*Extracted text:*

Welcome to Croning
I’m old, and I’m cool with that
I stumbled upon The Women’s Wheel of Life at just the right moment. I was reexamining the realm of what I will call “women’s spirituality”—something I embraced in my youth, grew skeptical of in my 20s, and had mostly forgotten about by my 30s. I was, at the moment I’m speaking of, trying to imagine what my life would be like once I was no longer engaged in full-contact parenting. (Years later, I have yet to leave full-contact parenting behind, but that’s a story for another day.) As I considered the popular trope of the Triple Goddess, I struggled to see where I fit into this triad. I was surely no virgin. I was looking toward a future in which mother would not be my defining role. But I didn’t feel quite ready to identify as a crone. Elizabeth Davis and Carol Leonard offered me a new category: matriarch. I loved their suggestion that I was stepping into my full power and ready to be a leader.
As it happens, I have become something of a leader in middle age and, in my political activism I still aspire to Final Boss. This didn’t happen, though, until I made the choice to embrace cronedom. No shade to anyone who finds matriarch to be an aspirational archetype. Matriarch away, my sisters! But I am here to talk about how I learned to love the crone.

*Recorded data:*
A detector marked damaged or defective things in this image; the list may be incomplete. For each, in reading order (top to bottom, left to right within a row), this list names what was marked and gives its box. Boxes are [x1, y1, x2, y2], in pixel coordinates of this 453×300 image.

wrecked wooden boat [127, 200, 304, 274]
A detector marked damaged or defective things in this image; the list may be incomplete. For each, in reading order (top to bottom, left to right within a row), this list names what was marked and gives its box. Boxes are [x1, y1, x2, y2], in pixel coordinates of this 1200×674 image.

*To-do list:*
a - In the essay on embracing cronedom, what new category did Elizabeth Davis and Carol Leonard offer the writer?
b - Rewrite the passage of the essay on embracing cronedom from "As it happens, I" to "love the crone.", putting "my fifties" in place of "middle age".
c - Write the next part of the essay on embracing cronedom, picking up after its final sentence.
None of the data has any bearing on what comes next.

*Task responses:*
a - Matriarch.

b -
As it happens, I have become something of a leader in my fifties and, in my political activism I still aspire to Final Boss. This didn’t happen, though, until I made the choice to embrace cronedom. No shade to anyone who finds matriarch to be an aspirational archetype. Matriarch away, my sisters! But I am here to talk about how I learned to love the crone.

c -
An origin story, if you will
I was at a conference in Austin, Texas. I was there because a client paid my way and, to this day, I don’t entirely understand what this conference was about. “Tech” seemed to be the overarching theme, but beyond that… Anyhow, this one-syllable descriptor should be enough to tell you that women were thin on the ground and that people over 40—people over 40 without venture capital to spend—were also outliers. I would also guess that most of the attendees were engaged in some sort of biohacking (bless their hearts), so the fact that I was a woman over 40 who ate bread made from wheat, not cauliflower, and didn’t bulletproof my coffee made me some kind of unicorn. Just not the good kind.
I took detailed notes and asked good questions at the panel discussions and whatnot, but the socializing—I mean networking—aspects of this weekend filled me with a kind of anxiety I hadn’t experienced for a while but, of course, still found familiar. I was, once again, a short, kind of fat, not especially attractive girl wanting desperately to be liked.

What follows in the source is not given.